The abbreviated version: there are none. There are no special concerns for apartment communities or their operations, than there are for the general population. Common air handling, and other similar systems, are not conduits for spread of the virus and not cause for concern. Nor are there other characteristics inherent to multifamily communities that will especially exacerbate flu transmission rates.

As such, a pandemic flu would level the playing field on city and towns as a whole, and require local response for the most effective and targeted result.

The federal government will rely on local authorities to set the course in answer to individual community needs. Federal officials have urged private sector firms to develop, and routinely review, individualized disaster and business continuity plans.

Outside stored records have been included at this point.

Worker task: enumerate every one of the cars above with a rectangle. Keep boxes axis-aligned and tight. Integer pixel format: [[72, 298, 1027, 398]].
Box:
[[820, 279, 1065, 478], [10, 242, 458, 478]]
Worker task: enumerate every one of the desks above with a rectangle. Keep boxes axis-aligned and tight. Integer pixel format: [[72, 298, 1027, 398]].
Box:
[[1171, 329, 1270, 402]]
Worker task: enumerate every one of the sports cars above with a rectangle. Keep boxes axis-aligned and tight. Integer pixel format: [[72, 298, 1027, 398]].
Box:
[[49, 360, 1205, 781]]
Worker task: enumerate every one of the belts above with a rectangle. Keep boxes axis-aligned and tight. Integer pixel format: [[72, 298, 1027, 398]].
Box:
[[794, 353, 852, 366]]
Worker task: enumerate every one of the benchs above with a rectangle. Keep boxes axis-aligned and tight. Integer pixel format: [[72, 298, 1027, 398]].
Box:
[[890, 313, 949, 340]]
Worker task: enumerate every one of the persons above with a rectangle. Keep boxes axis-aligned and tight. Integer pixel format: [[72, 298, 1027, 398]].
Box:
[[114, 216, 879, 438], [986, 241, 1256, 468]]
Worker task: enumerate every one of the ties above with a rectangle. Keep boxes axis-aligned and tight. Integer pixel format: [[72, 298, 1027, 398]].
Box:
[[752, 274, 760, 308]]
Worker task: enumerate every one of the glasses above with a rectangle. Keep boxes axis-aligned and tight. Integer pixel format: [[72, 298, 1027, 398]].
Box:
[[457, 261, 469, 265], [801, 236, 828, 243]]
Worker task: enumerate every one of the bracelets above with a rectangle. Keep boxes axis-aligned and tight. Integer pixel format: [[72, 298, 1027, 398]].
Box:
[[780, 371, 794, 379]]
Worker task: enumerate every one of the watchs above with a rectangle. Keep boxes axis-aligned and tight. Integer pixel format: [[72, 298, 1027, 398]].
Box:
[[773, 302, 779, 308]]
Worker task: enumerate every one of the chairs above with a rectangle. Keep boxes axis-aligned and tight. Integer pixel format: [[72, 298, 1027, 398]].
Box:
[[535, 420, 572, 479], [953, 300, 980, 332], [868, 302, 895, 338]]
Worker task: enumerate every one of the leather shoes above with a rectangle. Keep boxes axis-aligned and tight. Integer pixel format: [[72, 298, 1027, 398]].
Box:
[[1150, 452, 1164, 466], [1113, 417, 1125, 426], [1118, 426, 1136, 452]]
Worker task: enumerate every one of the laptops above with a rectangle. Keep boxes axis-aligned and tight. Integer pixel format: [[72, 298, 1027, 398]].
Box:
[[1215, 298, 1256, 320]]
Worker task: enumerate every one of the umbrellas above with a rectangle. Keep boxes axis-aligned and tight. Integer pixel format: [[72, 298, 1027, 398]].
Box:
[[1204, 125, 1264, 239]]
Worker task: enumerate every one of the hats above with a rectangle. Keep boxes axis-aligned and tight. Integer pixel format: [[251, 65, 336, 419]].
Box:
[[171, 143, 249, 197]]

With that said, the NMHC reports runs a refresher list for apartment owners and the general population. Here’s a summary:

Communication. Good communication is central to the execution of any emergency plan. Lack of knowledge fuels hearsay. Hearsay fuels misinformation. Misinformation fuels panic.

Make a plan for conveying information to employees, residents and those outside the organization should mass, catastrophic illness strike. The U.S. Department of Health and Human Services (HHS) and the World Health Organization (WHO) offers guidance at www.pandemicflu.gov/rcommunication.

Risk management. While simple, these practices offer significant impact in mitigating the spread of a pandemic flu.

– Stop germs from spreading. Wash hands frequently and thoroughly. When washing is not possible, use disposable hand wipes or gel sanitizers.

– Practice good illness etiquette. Properly dispose of used tissues and cough into the crook of your arm instead of using your hand to cover a cough.

– Alter social greetings to minimize handshaking.

– Social distancing. According to public health experts, flu transmission is a function of time and proximity. Flu infection increases as people spend longer periods of time in close contact. Therefore, experts believe that reducing the amount of time people interact can significantly arrest disease transmission. As a result, localities may promote social distancing by closing schools, limiting public gatherings, closing theaters and encouraging individuals to
alter their work schedules or methods.

– Isolate. Encourage sick people to seek medical treatment and stay home when sick. Anyone coming into close contact with sick individuals (i.e., family members, office mates) should also voluntarily isolate themselves.